> **Given problem**
Please output every row below word for word, changing nothing.

> **Spatial reasoning question data**
-------

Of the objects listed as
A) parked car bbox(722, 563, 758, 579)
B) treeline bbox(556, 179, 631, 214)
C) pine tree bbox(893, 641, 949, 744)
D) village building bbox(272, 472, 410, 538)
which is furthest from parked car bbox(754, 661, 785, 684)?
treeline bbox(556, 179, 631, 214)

-------

> **Solution for this problem**
Of the objects listed as
A) parked car bbox(722, 563, 758, 579)
B) treeline bbox(556, 179, 631, 214)
C) pine tree bbox(893, 641, 949, 744)
D) village building bbox(272, 472, 410, 538)
which is furthest from parked car bbox(754, 661, 785, 684)?
treeline bbox(556, 179, 631, 214)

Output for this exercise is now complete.